▶ [Text block]:
During writing operation, the source of cathoderay beam is maintained at zero potential level and the conductive layer 11 is held at a positive of 14 volts. Under these conditions, the target surface is scanned by an unmodulated electron beam of a sufficiently high intensity. Since the charge storage capability of the target depends on the resistivity of the material that constitutes the beam impingement side of the target, the insulative regions 12 stores negative charges much greater than the charges stored on the resistive layer 13, so that the surface potential of the insulative areas is uniformly reduced to a zero potential level. Subsequently, the conductive layer 11 is raised to +26 volts, resulting in the surface potential of the insulative regions 12 acquiring a positive potential of 12 volts, that is, the terminal 29 is biased to +12 volts.
Under these conditions, the electron beam is then modulated in intensity with a video signal to be stored on the target surface, the modulated beam being caused to sweep across the target face so that the surface potential of the insulative regions 12 is reduced to a level in a range from 0 to 12 volts depending on the intensity of the modulation. The conductive layer 11 is then reduced to a potential of +14 volts and as a result of which the surface potential of the insulative regions 12 is caused to reduce to a level in a range between 0 to -12 volts. This potential distribution across the surface of the target represents the electron image.
During subsequent reading operations an unmodulated electron beam is scanned across the target. As it impinges on the target surface, the electron beam that impinges on the insulating regions tends to divert by the action of the negative surface charges on the insulative regions and impinges on the exposed resistive regions. The amount of electrons entering the resistive regions is in inverse proportion to the amount of negative charges on the adjacent insulative regions that constitute an elemental region, or picture element. Therefore, capacitors 23 are charged up in inverse proportion to the charges stored on capacitors 27. It is understood that the resistive regions 13 have the effect of temporal storage of charges to be transferred to the underlying conductive layer 11 as well as the effect of isolating the underlying layer from the direct bombardment of electrons, which prevents the latter from being excessively charged. The storage time or time constant of each picture element defined by a resistive region and its adjacent insulative regions is determined by the resistivity and the thickness of the resistive layer 13. This time constant must be greater than the time it takes for the electron beam to traverse a single picture element, i.e. to read out an elemental electron image stored on the picture element during reading operation. A typical value of this time interval is 100 nanoseconds.
For purposes of discussion, assume that the insulative region of a given picture element has a charge potential of -5 volts and the conductive layer 11 is biased at +14 volts, the capacitor 23 will be continued to be charged until the corresponding terminal 28 is reduced to a voltage level of +7 volts from the initial voltage level of +14 volts as seen from the operating characteristics of FIG. 7. Therefore, a voltage variation of 7 volts is developed across the capacitor 23 and delivered from the conductive layer 11 represented by conductor 21 in FIG. 6. As illustrated in FIG. 7, the video output has a linear range of 11 volts which is 5.5 times the value available with the prior art target structure represented in FIG. 1. Otherwise stated, gradation is improved by the factor of 5.5 as compared with the prior art target.

▶ [Written request 1]: Echo the passage on the charge storage target word for word, everything from "For purposes of" down to "prior art target.".
The passage and the records come from unrelated sources.

▶ [Record set]:
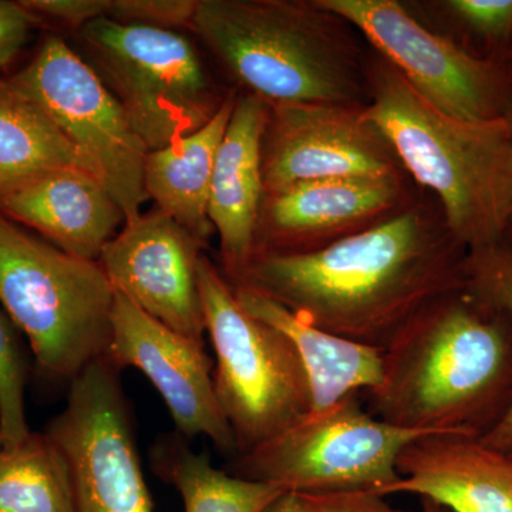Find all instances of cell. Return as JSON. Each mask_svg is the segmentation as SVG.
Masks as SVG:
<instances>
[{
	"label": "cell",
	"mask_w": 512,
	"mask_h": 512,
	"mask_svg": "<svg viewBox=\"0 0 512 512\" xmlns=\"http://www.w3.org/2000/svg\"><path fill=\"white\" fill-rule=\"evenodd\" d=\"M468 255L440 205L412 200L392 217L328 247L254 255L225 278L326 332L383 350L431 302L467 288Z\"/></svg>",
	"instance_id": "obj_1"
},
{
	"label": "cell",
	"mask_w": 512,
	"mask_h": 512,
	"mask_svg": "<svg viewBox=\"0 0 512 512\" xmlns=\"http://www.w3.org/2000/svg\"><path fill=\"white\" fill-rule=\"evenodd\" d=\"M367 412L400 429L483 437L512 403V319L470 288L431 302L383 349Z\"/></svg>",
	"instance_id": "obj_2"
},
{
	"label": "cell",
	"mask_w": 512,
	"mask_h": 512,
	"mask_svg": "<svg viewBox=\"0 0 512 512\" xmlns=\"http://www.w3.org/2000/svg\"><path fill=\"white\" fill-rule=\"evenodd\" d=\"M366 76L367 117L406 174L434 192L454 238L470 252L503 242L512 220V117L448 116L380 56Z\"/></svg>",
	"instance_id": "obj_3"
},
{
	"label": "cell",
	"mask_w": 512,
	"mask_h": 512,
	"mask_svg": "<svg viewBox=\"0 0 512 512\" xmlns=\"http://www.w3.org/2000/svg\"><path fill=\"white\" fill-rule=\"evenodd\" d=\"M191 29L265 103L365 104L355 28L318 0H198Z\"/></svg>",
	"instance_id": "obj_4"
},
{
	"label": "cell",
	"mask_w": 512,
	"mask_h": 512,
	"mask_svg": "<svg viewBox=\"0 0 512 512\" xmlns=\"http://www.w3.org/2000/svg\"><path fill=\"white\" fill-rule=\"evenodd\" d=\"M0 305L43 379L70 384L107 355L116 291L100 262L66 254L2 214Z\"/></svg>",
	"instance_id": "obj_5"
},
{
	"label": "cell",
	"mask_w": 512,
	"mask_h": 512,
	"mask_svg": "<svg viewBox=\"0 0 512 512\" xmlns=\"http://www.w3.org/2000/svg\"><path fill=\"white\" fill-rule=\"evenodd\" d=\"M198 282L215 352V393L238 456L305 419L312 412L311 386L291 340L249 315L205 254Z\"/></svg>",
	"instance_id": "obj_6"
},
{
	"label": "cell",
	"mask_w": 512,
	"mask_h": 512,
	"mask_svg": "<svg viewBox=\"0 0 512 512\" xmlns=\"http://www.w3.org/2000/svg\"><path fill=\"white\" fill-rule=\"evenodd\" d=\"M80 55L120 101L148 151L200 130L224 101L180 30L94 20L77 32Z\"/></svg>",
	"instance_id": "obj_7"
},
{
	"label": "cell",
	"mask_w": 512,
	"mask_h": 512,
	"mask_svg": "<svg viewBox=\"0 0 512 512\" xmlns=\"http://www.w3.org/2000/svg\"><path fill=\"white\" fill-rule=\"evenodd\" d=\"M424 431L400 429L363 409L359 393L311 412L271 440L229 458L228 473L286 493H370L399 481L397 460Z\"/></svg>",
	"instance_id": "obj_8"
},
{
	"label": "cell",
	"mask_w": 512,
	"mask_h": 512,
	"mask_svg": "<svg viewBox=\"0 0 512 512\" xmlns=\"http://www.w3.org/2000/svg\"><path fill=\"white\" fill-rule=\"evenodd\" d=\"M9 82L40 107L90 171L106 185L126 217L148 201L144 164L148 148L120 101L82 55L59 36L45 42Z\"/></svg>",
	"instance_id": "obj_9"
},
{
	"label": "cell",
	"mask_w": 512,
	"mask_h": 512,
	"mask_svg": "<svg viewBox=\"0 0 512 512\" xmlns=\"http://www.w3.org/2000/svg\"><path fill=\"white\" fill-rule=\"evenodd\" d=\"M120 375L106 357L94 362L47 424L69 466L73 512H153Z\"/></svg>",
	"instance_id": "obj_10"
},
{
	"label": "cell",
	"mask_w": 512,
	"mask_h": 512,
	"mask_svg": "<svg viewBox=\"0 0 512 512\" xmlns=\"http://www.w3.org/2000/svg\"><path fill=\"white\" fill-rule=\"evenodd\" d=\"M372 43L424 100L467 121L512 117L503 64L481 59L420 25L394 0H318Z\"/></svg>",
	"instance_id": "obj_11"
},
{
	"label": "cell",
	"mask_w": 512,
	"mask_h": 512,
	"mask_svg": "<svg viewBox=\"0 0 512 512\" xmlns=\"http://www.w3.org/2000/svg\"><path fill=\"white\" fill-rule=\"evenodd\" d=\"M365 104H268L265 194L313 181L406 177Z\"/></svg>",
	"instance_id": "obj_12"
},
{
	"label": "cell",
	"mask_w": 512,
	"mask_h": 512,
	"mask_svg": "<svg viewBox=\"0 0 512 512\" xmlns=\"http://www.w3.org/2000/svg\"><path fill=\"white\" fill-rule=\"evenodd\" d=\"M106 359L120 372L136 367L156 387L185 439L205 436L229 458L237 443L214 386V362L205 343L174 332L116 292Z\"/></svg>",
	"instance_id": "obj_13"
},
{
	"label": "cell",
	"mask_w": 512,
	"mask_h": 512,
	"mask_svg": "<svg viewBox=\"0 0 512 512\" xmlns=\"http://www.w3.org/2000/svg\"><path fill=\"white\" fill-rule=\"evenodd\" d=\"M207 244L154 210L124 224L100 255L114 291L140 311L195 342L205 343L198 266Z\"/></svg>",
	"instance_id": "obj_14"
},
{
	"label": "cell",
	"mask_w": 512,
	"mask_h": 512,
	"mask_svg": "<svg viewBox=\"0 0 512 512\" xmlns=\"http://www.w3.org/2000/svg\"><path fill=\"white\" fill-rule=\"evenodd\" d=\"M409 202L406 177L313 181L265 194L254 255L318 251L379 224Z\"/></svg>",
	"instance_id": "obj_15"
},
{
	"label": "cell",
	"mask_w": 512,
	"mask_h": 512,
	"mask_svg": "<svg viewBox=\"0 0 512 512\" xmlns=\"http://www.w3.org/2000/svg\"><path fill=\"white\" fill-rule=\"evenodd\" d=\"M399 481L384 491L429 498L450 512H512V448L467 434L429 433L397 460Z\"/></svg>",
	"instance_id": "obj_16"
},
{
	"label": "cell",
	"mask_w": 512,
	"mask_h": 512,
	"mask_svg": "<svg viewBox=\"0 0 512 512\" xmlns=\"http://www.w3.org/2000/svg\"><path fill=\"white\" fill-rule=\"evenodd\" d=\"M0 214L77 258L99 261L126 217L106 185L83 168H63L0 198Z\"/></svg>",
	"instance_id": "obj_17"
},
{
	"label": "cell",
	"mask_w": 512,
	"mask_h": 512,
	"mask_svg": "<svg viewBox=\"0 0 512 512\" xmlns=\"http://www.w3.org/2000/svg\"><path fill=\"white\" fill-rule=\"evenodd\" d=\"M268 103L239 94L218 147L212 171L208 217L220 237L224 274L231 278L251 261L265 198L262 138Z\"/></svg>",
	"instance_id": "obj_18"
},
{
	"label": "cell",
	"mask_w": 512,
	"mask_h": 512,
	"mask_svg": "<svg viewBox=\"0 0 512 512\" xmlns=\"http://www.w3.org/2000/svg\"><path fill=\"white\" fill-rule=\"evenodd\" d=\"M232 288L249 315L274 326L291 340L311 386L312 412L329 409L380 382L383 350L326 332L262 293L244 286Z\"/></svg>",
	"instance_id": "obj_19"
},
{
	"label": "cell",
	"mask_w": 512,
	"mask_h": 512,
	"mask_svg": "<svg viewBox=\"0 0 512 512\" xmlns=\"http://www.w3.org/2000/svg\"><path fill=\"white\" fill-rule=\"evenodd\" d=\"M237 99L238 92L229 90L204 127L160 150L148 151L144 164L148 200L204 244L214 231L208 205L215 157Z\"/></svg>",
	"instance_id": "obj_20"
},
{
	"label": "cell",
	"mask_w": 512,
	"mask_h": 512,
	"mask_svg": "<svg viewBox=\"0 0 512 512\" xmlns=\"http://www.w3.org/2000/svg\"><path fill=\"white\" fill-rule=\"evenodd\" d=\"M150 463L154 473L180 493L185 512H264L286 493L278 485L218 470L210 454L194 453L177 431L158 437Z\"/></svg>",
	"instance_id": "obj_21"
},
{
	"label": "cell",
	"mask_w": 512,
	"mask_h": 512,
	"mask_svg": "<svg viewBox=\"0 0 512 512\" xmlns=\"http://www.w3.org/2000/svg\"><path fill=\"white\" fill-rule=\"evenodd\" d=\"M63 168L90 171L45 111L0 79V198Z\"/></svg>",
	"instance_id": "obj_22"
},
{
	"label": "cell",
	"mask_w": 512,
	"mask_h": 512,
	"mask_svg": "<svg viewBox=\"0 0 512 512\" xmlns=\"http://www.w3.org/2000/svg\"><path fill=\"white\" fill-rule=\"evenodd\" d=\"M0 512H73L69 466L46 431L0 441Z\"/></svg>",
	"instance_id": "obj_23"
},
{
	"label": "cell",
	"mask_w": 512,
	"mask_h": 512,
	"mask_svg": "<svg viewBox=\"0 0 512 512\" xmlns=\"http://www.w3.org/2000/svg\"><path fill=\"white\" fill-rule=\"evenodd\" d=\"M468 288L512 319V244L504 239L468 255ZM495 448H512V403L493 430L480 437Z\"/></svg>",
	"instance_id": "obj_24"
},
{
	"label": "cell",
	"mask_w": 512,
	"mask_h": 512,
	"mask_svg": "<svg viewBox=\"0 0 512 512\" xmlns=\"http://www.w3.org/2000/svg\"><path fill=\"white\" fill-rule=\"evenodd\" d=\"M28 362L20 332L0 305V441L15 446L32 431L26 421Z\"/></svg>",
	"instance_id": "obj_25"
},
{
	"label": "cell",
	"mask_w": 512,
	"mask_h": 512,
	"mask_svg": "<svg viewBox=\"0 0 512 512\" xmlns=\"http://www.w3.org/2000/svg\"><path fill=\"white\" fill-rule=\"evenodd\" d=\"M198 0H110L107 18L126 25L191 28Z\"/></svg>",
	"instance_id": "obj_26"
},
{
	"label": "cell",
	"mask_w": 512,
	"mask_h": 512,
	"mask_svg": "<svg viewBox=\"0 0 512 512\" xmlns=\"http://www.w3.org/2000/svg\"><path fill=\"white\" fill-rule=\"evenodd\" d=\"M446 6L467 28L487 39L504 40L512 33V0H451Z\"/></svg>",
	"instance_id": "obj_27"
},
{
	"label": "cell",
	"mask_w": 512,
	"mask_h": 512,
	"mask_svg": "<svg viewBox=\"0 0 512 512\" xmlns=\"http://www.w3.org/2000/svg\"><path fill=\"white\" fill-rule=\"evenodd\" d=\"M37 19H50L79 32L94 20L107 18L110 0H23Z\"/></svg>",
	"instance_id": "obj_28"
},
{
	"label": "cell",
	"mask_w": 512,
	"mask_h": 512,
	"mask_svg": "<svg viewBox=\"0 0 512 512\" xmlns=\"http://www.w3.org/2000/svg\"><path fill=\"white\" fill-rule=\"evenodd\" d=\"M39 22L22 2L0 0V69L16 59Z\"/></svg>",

▶ [Written request 2]: Duplicate the records verbatim, everything from their very start down to and including the line that contains "255L440 205L412 200L392", and leave the pictures out of your answer.

▶ [Complete answer 1]:
For purposes of discussion, assume that the insulative region of a given picture element has a charge potential of -5 volts and the conductive layer 11 is biased at +14 volts, the capacitor 23 will be continued to be charged until the corresponding terminal 28 is reduced to a voltage level of +7 volts from the initial voltage level of +14 volts as seen from the operating characteristics of FIG. 7. Therefore, a voltage variation of 7 volts is developed across the capacitor 23 and delivered from the conductive layer 11 represented by conductor 21 in FIG. 6. As illustrated in FIG. 7, the video output has a linear range of 11 volts which is 5.5 times the value available with the prior art target structure represented in FIG. 1. Otherwise stated, gradation is improved by the factor of 5.5 as compared with the prior art target.

▶ [Complete answer 2]:
Find all instances of cell. Return as JSON. Each mask_svg is the segmentation as SVG.
Masks as SVG:
<instances>
[{
	"label": "cell",
	"mask_w": 512,
	"mask_h": 512,
	"mask_svg": "<svg viewBox=\"0 0 512 512\" xmlns=\"http://www.w3.org/2000/svg\"><path fill=\"white\" fill-rule=\"evenodd\" d=\"M468 255L440 205L412 200L392 217L328 247L254 255L225 278L326 332L383 350L431 302L467 288Z\"/></svg>",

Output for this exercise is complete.